▶ _READING TEXT_:
■ ■ ■

Thursday evening was a busy night at the Glasshouse in Gateshead, with two legendary artists performing between the venue's two main concert halls. That being Robin Trower and Richard Thompson.

The blues rock aficionados were out in force to welcome Robin Trower for his first show in the region since 2016. The concert was part of a short run of three UK dates.

With such a long time since the artist’s last visit to the region, there was a lot of ground to cover. Of course, the pandemic didn’t help the long gap between tours. Fans travelled to the show from far and wide to be in attendance. Some had travelled as far afield as California to be at the concert.

Performing as a trio, Robin Trower opened the show with The Razor’s Edge from his 2022 studio album No More Worlds to Conquer. As Robin hadn’t toured said album in the UK, several tracks from the release featured, with Wither on the Vine and Cloud Across the Sun both included early in the set.

This year marks the 50th anniversary of Trower’s seminal album Bridge of Sighs. A record that produced a multitude of timeless classics, and one which means a lot to his loyal fanbase.

Trower celebrated the landmark anniversary with the inclusion of four tracks from the record.  Too Rolling Stoned was the first to feature in the set. Grasping his white Fender Stratocaster and flanked by two Marshall Amplifiers the guitar legend delivered a solo which left the crowd transfixed. Trower played with feeling and emotion and his tone is second to none.

The instantly recognisable sounds of Day of the Eagle were greeted with cheers. The song’s infectious guitar licks and tight rhythms washed over Hall 2 at the Glasshouse.

■ ■ ■

▶ _ENTRIES SHOWN_:
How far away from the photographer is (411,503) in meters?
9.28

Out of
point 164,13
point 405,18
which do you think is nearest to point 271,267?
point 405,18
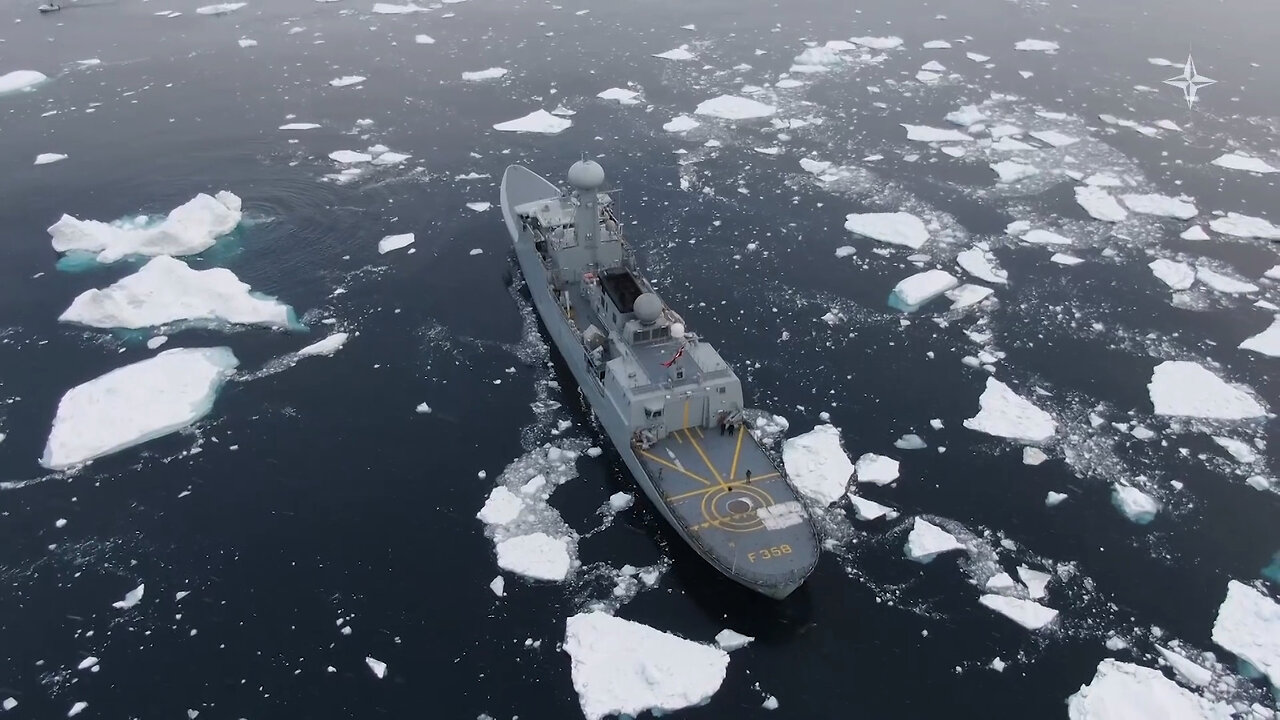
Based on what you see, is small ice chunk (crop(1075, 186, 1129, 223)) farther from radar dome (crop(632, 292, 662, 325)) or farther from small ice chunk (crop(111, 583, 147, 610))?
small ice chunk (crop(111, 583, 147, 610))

■ ■ ■

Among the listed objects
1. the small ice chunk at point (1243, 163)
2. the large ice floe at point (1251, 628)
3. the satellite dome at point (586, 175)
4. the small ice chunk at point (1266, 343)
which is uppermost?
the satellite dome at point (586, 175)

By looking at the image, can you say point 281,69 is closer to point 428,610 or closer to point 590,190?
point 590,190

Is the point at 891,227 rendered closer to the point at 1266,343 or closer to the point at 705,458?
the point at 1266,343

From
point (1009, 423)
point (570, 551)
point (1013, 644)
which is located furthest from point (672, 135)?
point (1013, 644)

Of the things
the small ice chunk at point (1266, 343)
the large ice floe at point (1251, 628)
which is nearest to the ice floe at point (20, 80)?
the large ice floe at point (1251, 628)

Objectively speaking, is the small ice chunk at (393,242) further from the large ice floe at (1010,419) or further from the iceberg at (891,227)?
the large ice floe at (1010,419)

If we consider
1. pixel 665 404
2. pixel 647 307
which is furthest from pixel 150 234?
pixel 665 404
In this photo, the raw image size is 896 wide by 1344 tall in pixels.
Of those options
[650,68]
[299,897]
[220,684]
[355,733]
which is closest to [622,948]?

■ ■ ■

▶ _EXERCISES_:
1. In the concert review, which song did Robin Trower open his show with?
2. Go on with the review of the Robin Trower concert, starting after its last sentence.

▶ _RESULTS_:
1. The Razor's Edge

2.
Of course, Gateshead’s majestic concert hall is situated between the Tyne Bridge and the Millennium Bridge. However, on Thursday night, it was Trower's incredible composition, Bridge of Sighs, that the fans were waiting for, and it did not disappoint. The song still holds up today, fifty years after its release. 

The majority of Robin Trower’s set was taken from Bridge of Sighs and the No More Worlds to Conquer albums. On this occasion, there was no room in the show for any songs from Robin’s latest album with US-based blues vocalist Sari Schorr, namely Joyful Sky.

The funkier side of Trower’s playing was showcased during Somebody Calling, whilst slow blues number It’s Too Late and Distant Places of the Heart highlighted the guitarist’s work with Cream legend Jack Bruce.

With the anniversary of Bridge of Sighs, it seemed only fitting that the main set would close with one last track from the release - Little Bit of Sympathy.

On Thursday evening, just like a lyric from the Robin Trower classic Daydream, the guitarist’s transcendent playing left the Gateshead audience spellbound.